-- begin --
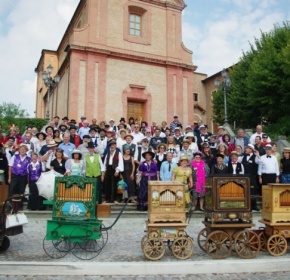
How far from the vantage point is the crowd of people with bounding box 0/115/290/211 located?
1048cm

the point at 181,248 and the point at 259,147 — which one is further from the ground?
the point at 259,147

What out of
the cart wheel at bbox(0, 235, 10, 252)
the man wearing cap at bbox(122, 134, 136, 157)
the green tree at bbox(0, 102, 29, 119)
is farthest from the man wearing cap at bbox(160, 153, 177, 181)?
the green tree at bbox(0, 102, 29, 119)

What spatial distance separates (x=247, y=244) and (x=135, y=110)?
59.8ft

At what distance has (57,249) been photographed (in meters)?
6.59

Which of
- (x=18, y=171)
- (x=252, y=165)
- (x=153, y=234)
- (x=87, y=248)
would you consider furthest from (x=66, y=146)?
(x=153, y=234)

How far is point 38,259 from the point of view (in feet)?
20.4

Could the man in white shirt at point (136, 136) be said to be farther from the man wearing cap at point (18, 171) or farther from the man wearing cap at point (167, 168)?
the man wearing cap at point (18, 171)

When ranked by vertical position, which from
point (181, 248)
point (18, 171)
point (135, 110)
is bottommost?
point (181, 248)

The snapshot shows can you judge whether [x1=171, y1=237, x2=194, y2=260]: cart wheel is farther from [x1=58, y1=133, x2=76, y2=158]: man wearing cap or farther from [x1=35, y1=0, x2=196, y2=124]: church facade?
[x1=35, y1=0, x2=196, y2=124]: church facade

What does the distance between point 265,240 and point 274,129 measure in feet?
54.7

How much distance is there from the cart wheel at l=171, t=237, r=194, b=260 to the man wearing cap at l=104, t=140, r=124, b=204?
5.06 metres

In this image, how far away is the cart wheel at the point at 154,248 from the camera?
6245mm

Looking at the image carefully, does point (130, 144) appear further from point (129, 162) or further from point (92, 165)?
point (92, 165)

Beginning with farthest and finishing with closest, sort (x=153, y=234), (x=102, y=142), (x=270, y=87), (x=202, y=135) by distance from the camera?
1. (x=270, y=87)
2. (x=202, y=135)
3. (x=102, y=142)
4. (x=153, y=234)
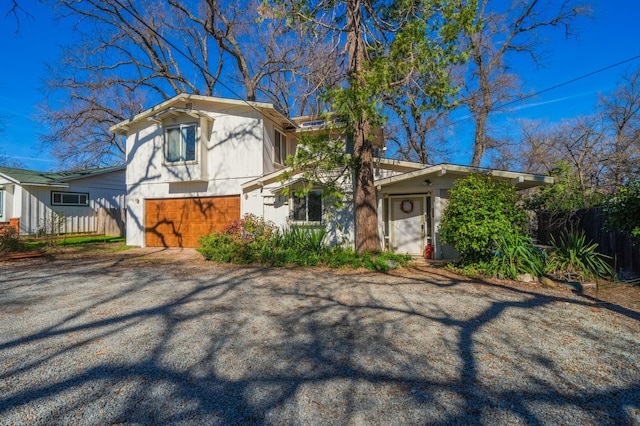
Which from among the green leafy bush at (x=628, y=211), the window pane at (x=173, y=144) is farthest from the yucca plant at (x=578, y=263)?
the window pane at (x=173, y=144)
-- end --
-- begin --
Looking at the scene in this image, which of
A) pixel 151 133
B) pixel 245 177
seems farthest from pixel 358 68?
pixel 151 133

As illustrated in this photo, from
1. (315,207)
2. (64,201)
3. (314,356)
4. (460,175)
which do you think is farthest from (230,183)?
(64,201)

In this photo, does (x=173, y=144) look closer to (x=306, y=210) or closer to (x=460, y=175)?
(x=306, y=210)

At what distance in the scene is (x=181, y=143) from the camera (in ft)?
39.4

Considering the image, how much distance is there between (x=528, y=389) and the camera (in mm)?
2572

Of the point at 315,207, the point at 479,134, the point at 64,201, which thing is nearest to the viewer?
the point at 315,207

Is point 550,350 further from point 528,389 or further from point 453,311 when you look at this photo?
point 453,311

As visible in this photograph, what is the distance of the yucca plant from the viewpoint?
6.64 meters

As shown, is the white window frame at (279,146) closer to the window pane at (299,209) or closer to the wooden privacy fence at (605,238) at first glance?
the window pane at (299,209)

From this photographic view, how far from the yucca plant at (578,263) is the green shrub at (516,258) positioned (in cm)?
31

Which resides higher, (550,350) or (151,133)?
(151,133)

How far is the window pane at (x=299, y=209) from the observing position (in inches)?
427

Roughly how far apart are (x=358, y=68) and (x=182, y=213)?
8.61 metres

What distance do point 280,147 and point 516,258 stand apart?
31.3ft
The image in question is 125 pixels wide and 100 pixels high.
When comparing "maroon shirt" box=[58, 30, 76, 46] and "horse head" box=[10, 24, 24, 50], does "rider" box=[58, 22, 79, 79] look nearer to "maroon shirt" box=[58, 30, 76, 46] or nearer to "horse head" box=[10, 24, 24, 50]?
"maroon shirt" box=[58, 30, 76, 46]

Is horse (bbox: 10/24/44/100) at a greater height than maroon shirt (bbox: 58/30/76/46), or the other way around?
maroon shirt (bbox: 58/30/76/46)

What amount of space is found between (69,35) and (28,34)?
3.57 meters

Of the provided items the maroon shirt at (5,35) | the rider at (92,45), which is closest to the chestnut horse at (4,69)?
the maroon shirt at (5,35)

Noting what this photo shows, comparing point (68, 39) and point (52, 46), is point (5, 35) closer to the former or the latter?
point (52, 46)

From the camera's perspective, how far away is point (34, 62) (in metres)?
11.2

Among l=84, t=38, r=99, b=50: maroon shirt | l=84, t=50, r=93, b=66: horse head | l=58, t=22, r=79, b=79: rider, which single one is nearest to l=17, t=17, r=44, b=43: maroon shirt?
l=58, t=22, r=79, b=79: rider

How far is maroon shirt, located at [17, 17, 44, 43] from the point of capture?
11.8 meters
-- end --
-- begin --
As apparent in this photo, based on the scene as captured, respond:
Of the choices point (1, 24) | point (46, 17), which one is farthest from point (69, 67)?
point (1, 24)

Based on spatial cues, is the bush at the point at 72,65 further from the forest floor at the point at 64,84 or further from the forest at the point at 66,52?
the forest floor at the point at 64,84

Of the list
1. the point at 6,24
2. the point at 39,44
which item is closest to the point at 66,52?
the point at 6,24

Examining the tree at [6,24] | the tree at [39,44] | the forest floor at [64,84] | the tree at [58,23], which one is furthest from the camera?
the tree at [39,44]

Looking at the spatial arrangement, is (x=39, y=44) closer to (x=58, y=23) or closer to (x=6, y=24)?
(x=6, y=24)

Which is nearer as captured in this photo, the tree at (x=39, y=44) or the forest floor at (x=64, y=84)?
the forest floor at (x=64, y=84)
-- end --
▸ WHAT YOU NEED TO DO: Could you express the items from the line with "Noting what this" to the line with "11.8 meters" as a two-column CSV headed item_text and answer, one row per item, with each value in a single quoted field and any line breaks turned into spaces?

▸ THE OUTPUT:
item_text,answer
"Noting what this photo shows, comparing point (68, 39) and point (52, 46), is point (5, 35) closer to the former or the latter?","point (52, 46)"
"From the camera's perspective, how far away is point (34, 62) (in metres)?","11.2"
"Among l=84, t=38, r=99, b=50: maroon shirt | l=84, t=50, r=93, b=66: horse head | l=58, t=22, r=79, b=79: rider, which single one is nearest to l=17, t=17, r=44, b=43: maroon shirt?","l=58, t=22, r=79, b=79: rider"
"How far is maroon shirt, located at [17, 17, 44, 43] from the point of capture?","11.8 meters"